[Exercise directions]
Write out each of the following records verbatim, omitting the pictures.

[Input data]

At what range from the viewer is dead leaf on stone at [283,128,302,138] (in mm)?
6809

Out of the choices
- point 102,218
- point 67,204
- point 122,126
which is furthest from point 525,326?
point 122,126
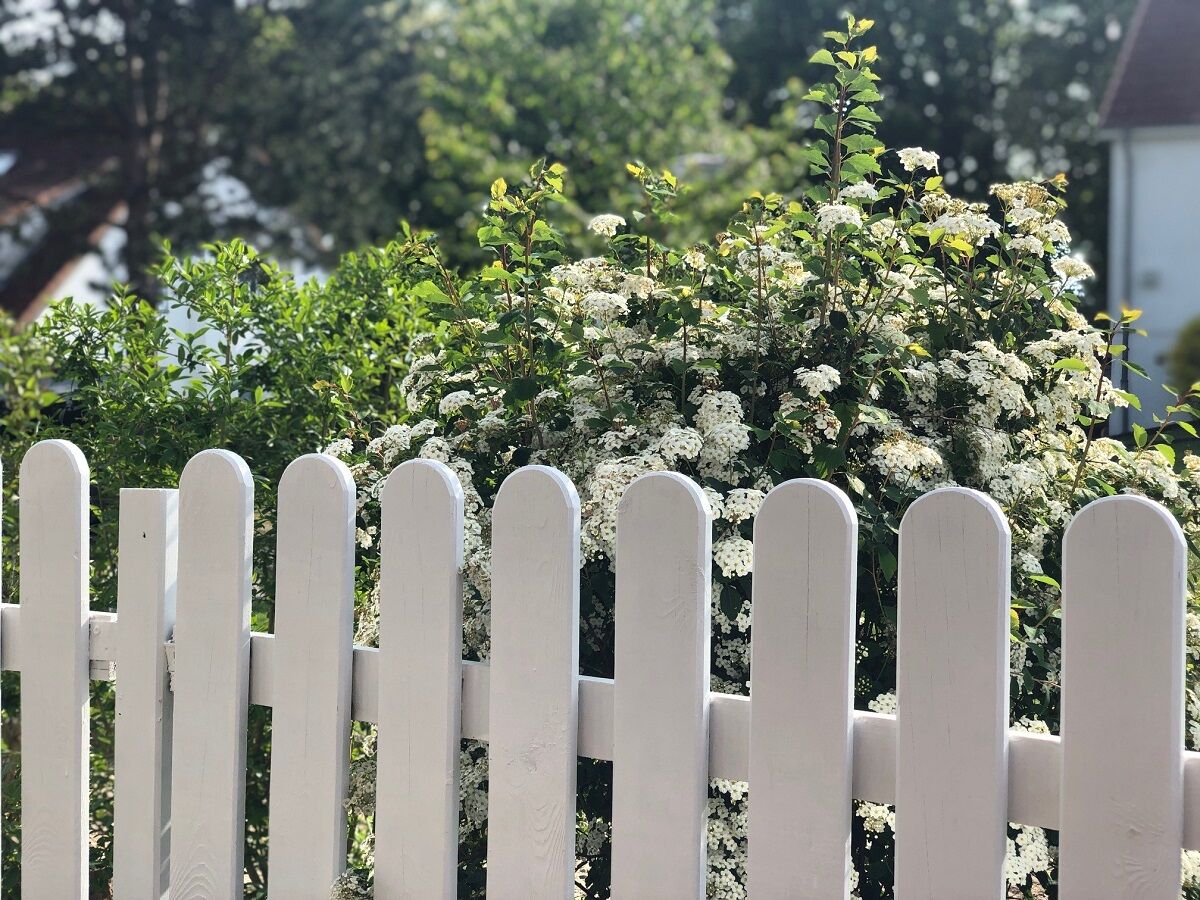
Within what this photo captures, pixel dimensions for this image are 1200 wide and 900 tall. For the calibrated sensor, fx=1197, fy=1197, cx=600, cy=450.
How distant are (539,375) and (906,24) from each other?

[Written answer]
At what range from the viewer is dead leaf on stone at [283,128,302,138] (in mm)?
6809

Out of the choices
- point 102,218
- point 67,204
- point 122,126
which is furthest from point 525,326?
point 122,126
Within what this photo captures, pixel dimensions for this image are 1200 wide and 900 tall. For the calibrated sensor, fx=1197, fy=1197, cx=600, cy=450.
How distant are (539,375) and (906,24) from each other?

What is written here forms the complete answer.